Skip to main content

HTML DOM Tree Leaf Structure Identification Package

Project description

WebLeaf Logo

WebLeaf Package

HTML DOM Tree Leaf Structure Identification Python Package

Websites are generally built as a composition of components. If you understand the structure of a given website then you can better understand the data within it. WebLeaf helps you classify elements within the DOM tree by creating a set representation of an element's neighbors. This set can then be used to develop robust data scraping logic. WebLeaf is an alternative to CSS selectors and XPaths which can often fail.

Install

To install the current release

pip install webleaf

Basic

Here we will compute the Leaf for the link "a" element in example.com

from webleaf import Leaf
from bs4 import BeautifulSoup

def get_html():
    import requests
    website = requests.get("https://example.com/").text
    return website


html = get_html()
soup = BeautifulSoup(html)
element = soup.find("a")

leaf = Leaf().from_element(element, depth=3)
print(leaf)

output

0.1 0.2

Comparing Leaves

Leaves can be compared with each other, so you can find similar elements within the document.

from webleaf import Leaf

leaf_one = Leaf().from_str("0.1 0.2")
leaf_two = Leaf().from_str("0.2 0.1")
leaf_three = Leaf().from_str("0.1 0.2 0.1.3.4.5.7")

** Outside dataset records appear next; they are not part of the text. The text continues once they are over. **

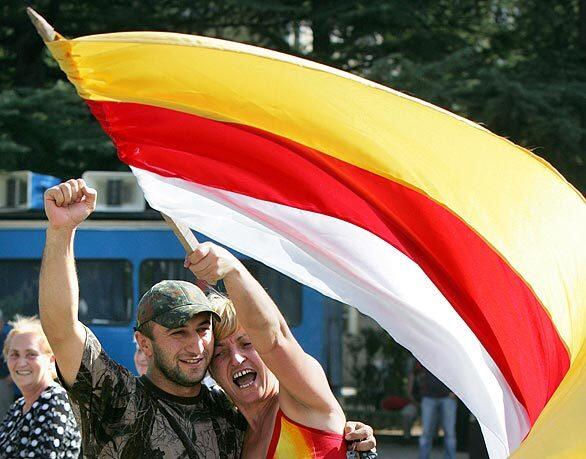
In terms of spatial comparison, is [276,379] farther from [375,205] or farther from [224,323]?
[375,205]

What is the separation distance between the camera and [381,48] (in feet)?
57.3

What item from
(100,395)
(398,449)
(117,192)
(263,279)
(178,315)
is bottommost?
(398,449)

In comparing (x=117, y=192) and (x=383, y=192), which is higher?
(x=117, y=192)

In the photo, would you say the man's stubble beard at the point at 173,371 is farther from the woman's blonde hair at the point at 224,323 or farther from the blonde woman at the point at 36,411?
the blonde woman at the point at 36,411

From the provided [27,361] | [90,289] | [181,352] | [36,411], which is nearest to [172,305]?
[181,352]

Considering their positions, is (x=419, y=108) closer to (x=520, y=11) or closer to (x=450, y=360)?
(x=450, y=360)

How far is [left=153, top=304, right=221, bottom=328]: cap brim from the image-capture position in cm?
428

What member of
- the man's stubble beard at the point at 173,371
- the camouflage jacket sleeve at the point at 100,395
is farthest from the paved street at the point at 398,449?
the camouflage jacket sleeve at the point at 100,395

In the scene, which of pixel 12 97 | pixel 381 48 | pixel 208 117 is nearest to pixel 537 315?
pixel 208 117

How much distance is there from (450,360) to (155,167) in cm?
130

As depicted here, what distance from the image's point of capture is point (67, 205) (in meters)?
4.05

print("compare leaf one and two with equality", leaf_one == leaf_two)
print("compare leaf one and three with equality", leaf_one == leaf_three)
print("compare leaf one and three with score", leaf_one.compare(leaf_three))

output

compare leaf one and two with equality True
compare leaf one and three with equality False
compare leaf one and three with score 0.984375

How it works

Here we will walk through the creation of a Leaf. The link "a" element Leaf of depth=3 has two neighbors [0.1] and [0.2] . WebLeaf will start from the element and breadth first search for a neighbouring element with text. When it finds a neighbour it will trace the relative path using 0 to represent upwards (parent) and 1,2,3... to represent the 1-indexed child index of an element.

<!doctype html>
    <body>
        <div>                                                                                        
<!-- 0.1 = 1st child --> <h1>Example Domain</h1>                                                            
<!-- 0.2 = 2nd child --> <p>This domain is for use in illustrative examples in documents....     </p>
<!--   0 = parent    --> <p>                                                                                
<!--starting element -->     <a href="https://www.iana.org/domains/example">More information...</a>
                         </p>
        </div>
    </body>
</html>

WebLeaf How it Works

In the above DOM tree you can see how WebLeaf encoded the tree structure around the chosen element "a". This Leaf can then be used to locate the link.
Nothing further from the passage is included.